To access claim information online, use the Dental Member Account (once logged in, click Member Information) or One-patient Dental Access (once logged in, click Patient Information)
services on this site. If you have additional
questions about claim information, please contact Customer Relations.
How do I get a copy of a Benefit Statement?
Please contact Customer Relations for a copy of a Benefit Statement.
Why did you take the deductible again on my claim? I already paid it to the dental office.

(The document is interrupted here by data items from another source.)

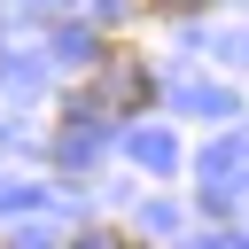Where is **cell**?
Returning <instances> with one entry per match:
<instances>
[{
	"label": "cell",
	"instance_id": "6da1fadb",
	"mask_svg": "<svg viewBox=\"0 0 249 249\" xmlns=\"http://www.w3.org/2000/svg\"><path fill=\"white\" fill-rule=\"evenodd\" d=\"M70 109L78 117H140V109H156V78H148V62L132 54V47H101V62H93V78L70 93Z\"/></svg>",
	"mask_w": 249,
	"mask_h": 249
},
{
	"label": "cell",
	"instance_id": "7a4b0ae2",
	"mask_svg": "<svg viewBox=\"0 0 249 249\" xmlns=\"http://www.w3.org/2000/svg\"><path fill=\"white\" fill-rule=\"evenodd\" d=\"M148 8H156V16H195L202 0H148Z\"/></svg>",
	"mask_w": 249,
	"mask_h": 249
},
{
	"label": "cell",
	"instance_id": "3957f363",
	"mask_svg": "<svg viewBox=\"0 0 249 249\" xmlns=\"http://www.w3.org/2000/svg\"><path fill=\"white\" fill-rule=\"evenodd\" d=\"M101 249H140V241H124V233H101Z\"/></svg>",
	"mask_w": 249,
	"mask_h": 249
}]
</instances>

Most likely, the deductible is not being taken twice (once by us and once by the dental office). If
the dentist collected the deductible from you we note the deductible for our records, and this is
reflected on your Benefit Statement. If you feel an error has been made on your Benefit Statement
please contact Customer Relations.
Why are you paying the dental office? I already paid them.
We pay according to how benefits are authorized on the claim form. If the authorization field is signed by
you, which releases benefit payment to the dental office, benefits will be paid to your dental office. If
your plan has the PPO option and you
visit a participating dentist or specialist, benefits will be assigned to them per their contractual agreement.
If you are being charged upfront for the full amount of your services by a participating dentist or specialist,
please contact Customer Relations.
Why did you pay me? Payment was supposed to go to the dental office.
We pay according to how benefits are authorized on the claim form. If the authorization field is signed by
you, which releases benefit payment to the dental office, benefits will be paid to your dental office.